Admittedly, the line between doxing and journalism line isn't always clear. What if the paparazzi photographs a celebrity coming out of their home, and superfans use details in that image to find the celebrity? Is that doxxing? What about when Gawker exposed the identity of "violentacrez," a Reddit user responsible for sharing the images of underage girls? Or when Newsweek (possibly incorrectly) identified the inventor of Bitcoin? And didn't CNN muddy the waters a bit by injecting language that sounded like a quasi-legal threat against HanAssholeSolo? The question of what is in the public interest—versus what the public is interested in—is a subjective, moral one. And even professional journalists can get it wrong.

But real and important differences exist between doxing and reporting. For one, most doxing is done by anonymous agents. Reporters have bylines, and can therefore be held accountable—ethically, legally, financially—for the words they write and the repercussions those words have. Reporters announce their intentions and their profession openly, while dox-ers could be anybody. Reporters include only personal information that is relevant to a story—facts the public has an compelling interest in knowing.

That's why a Politico editor releasing Richard Spencer's address was still doxing: the public should know Richard Spencer is a white supremacist, but they don't need to know where he lives. "Conflating doxing and journalism risks blurring or eliminating the public interest goal of good journalism," says Andrew Zolides, a digital media scholar who has taught courses about doxing at University of Wisconsin-Madison. Arguing for journalism over doxing is the same argument for leaking to a trusted publication (via SecureDrop, say) instead of Wikileaks: the training, expertise, and caution of professionals matters.

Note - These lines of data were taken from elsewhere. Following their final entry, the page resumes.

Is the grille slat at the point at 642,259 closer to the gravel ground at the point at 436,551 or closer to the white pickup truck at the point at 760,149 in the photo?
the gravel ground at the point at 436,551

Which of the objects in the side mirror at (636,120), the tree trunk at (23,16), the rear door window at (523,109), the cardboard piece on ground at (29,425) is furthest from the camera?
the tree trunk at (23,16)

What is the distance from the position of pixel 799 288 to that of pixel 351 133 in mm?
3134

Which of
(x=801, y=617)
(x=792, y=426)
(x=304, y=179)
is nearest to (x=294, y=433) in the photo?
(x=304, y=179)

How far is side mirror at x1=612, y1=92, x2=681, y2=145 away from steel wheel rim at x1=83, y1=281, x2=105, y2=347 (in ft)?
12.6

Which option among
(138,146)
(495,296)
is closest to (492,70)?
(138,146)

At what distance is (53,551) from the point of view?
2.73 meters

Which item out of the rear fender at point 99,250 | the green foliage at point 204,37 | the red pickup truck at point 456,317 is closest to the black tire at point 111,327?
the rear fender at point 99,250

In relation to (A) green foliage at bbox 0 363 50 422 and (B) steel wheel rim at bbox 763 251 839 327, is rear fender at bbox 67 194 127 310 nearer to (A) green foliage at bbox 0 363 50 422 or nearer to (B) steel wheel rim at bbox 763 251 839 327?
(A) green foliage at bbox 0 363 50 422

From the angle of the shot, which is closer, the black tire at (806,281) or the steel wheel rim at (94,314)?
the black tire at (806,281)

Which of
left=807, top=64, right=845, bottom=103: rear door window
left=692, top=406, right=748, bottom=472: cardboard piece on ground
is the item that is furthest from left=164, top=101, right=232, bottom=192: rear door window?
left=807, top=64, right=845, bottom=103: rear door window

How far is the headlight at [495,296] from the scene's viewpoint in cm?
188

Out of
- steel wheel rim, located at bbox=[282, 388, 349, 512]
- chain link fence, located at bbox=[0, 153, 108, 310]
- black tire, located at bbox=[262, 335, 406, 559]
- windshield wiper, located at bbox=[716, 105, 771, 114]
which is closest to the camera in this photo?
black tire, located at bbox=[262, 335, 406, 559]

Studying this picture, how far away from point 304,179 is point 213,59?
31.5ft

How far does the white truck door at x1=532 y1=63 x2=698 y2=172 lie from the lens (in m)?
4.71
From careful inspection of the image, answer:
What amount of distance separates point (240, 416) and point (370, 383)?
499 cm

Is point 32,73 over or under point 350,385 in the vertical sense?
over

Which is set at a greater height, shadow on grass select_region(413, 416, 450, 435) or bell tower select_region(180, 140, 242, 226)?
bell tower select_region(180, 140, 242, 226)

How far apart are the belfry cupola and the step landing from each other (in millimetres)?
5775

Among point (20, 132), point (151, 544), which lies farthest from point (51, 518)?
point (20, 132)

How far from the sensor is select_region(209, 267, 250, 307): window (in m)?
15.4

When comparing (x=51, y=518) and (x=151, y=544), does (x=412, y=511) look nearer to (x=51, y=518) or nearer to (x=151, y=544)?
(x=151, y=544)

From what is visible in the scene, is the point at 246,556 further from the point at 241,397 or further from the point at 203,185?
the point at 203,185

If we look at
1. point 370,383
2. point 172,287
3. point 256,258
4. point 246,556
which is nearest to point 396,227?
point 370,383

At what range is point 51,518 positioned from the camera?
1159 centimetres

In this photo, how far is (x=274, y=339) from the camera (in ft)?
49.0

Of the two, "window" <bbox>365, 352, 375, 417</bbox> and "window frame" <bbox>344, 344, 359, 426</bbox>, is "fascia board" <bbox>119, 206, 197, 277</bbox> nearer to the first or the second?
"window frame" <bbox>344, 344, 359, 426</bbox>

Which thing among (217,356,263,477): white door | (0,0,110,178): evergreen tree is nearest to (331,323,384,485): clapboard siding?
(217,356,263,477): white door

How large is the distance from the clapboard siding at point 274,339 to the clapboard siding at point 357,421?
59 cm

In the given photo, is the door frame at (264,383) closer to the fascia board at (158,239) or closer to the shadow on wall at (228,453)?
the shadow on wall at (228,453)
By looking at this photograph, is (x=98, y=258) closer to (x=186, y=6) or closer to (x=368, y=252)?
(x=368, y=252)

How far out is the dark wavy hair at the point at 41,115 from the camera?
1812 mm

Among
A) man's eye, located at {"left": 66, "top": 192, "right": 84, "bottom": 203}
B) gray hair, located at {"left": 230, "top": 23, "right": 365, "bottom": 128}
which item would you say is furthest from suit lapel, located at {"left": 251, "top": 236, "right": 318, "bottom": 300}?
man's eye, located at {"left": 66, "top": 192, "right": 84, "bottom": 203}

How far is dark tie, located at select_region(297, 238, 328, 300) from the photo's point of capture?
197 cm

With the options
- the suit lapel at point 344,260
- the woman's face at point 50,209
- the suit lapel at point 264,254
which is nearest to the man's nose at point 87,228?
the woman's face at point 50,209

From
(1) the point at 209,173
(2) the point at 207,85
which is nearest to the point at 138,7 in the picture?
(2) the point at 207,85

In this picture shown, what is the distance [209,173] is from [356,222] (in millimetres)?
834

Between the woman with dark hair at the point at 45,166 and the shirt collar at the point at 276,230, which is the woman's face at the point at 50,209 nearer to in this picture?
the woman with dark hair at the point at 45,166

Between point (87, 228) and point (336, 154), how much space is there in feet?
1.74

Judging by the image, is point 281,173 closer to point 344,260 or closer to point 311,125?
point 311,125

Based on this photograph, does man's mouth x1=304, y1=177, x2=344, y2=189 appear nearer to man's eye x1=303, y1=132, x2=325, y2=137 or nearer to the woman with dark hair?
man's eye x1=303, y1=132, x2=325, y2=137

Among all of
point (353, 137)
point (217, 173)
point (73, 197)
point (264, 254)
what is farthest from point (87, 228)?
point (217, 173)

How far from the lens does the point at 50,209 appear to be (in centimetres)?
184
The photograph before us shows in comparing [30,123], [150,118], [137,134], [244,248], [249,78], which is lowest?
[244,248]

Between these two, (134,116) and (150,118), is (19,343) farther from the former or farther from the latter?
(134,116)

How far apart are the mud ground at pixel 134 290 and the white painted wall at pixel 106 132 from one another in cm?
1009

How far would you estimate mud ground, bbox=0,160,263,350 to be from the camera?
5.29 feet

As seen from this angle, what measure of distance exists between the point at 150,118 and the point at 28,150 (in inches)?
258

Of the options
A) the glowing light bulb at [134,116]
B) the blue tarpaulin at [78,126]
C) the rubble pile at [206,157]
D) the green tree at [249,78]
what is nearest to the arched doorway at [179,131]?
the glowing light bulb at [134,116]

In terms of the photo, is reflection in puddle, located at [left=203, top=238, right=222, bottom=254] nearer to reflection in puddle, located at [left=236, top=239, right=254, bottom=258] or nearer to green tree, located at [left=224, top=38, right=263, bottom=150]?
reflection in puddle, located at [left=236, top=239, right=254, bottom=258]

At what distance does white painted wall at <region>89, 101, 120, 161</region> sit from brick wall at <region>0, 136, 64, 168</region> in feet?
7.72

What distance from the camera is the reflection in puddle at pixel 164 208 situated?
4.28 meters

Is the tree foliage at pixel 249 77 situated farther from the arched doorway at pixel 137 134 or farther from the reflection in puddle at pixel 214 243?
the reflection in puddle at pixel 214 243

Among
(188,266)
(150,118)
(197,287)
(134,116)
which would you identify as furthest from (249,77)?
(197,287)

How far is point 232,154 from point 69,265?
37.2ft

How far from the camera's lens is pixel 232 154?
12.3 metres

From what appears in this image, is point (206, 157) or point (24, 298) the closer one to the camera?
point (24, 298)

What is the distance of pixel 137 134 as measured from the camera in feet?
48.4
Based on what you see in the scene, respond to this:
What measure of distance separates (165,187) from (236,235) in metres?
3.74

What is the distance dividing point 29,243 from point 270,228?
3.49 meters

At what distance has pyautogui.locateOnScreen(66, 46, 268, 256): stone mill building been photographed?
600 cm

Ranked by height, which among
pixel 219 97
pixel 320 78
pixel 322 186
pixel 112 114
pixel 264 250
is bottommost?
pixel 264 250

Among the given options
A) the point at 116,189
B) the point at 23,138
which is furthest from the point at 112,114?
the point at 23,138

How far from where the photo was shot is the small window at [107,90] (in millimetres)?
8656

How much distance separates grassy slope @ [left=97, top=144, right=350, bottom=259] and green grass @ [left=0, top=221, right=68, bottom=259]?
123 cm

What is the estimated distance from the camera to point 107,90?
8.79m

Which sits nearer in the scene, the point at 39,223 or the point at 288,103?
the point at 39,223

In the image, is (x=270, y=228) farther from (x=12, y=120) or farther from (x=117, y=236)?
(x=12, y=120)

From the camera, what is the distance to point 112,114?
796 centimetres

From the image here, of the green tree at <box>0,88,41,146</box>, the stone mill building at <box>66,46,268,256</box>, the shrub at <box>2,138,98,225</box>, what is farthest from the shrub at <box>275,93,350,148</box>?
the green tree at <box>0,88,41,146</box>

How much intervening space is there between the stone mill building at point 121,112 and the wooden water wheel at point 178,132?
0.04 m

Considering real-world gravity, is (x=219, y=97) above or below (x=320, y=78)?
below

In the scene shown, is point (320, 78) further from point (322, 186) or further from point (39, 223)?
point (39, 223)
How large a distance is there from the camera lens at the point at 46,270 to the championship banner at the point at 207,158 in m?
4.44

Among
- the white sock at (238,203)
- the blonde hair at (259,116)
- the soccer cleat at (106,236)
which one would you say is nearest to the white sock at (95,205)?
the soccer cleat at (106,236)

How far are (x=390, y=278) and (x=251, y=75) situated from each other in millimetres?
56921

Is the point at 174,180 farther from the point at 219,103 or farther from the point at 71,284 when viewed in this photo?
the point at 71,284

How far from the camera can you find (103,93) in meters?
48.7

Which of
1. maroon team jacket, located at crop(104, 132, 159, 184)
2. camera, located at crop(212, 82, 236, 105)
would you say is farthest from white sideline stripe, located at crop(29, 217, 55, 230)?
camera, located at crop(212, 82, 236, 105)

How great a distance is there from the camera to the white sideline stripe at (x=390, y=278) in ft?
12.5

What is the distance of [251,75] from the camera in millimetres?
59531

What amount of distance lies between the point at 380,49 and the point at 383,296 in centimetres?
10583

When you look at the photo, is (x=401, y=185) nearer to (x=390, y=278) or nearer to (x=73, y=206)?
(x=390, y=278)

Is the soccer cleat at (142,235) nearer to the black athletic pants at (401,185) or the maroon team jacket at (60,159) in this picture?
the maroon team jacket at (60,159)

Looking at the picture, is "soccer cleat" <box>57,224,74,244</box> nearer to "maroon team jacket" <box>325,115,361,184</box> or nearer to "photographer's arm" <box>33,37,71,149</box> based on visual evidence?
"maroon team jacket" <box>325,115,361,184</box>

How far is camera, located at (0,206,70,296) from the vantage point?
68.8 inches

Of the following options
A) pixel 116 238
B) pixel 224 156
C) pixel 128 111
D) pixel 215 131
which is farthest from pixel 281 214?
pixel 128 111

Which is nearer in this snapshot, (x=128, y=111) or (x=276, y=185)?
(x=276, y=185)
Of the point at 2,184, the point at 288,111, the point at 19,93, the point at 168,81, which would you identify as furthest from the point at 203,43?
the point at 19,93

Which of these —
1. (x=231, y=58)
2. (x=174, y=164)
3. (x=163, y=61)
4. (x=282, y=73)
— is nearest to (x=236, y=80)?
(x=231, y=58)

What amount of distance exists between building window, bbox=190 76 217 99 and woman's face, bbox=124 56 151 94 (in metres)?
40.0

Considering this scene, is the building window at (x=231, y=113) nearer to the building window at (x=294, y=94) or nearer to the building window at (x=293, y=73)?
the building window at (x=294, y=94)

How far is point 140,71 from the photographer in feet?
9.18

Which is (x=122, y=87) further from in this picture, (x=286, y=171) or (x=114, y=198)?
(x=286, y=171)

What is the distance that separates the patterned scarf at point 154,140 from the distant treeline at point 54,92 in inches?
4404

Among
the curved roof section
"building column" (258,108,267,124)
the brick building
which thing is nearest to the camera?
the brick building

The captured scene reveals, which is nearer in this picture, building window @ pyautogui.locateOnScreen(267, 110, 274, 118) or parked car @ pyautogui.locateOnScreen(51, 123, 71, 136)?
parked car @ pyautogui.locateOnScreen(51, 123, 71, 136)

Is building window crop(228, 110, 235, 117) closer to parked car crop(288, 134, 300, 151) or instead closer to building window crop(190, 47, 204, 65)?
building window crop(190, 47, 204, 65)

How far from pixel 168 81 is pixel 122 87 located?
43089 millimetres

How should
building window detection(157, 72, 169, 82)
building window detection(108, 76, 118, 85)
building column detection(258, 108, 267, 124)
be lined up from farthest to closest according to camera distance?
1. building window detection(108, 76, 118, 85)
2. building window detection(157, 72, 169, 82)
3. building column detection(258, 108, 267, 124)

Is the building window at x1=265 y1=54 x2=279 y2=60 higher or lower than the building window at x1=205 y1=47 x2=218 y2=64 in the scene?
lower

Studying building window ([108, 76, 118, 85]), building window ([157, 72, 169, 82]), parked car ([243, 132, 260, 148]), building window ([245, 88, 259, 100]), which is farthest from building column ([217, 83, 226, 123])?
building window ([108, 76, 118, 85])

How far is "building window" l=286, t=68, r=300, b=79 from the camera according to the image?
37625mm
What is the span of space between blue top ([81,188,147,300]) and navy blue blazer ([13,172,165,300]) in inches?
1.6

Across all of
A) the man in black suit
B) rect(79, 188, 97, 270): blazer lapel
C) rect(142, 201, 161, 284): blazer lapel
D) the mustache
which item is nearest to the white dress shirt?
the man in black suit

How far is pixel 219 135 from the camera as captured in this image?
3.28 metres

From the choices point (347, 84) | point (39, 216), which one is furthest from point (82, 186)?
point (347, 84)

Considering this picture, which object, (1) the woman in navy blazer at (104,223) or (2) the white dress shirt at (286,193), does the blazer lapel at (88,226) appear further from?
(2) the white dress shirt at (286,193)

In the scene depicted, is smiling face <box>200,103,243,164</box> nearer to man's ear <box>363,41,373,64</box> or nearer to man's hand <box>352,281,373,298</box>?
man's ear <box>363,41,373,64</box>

Yet, flattening the distinctions between doxing and journalism threatens to normalize doxing even beyond where it is now. "Worst case is it snuffs out certain discourse, and people are afraid to speak to people outside their class or party," says Zolides. According to Binns, that's already happening: her research shows 15 percent of journalists have stopped pursuing certain stories, fearing online blowback. And then there's that whole filter bubble problem. "Then again," Zolides adds. "We don’t want to think about conversation without repercussion."

Which is exactly the problem: doxing is internet culture's Big Stick, wielded by and against the average citizen when traditional institutions like journalism don't have an easy answer. Clearly, some people think it's inappropriate for the media to take on a troll like HanAssholeSolo. So they make handwavy excuses for politically motivated doxers—on both sides of the ideological continuum—based on those groups' perceived intents, and whether they roughly match their own. "I don’t think our ethical frameworks have caught up with doxing yet," says Jared Colton, who teaches about ethics and technology at Utah State University. "Evaluating someone's intent is impossible, and anyone can always make the case they're doing something for the greater good." Even Auernheimer.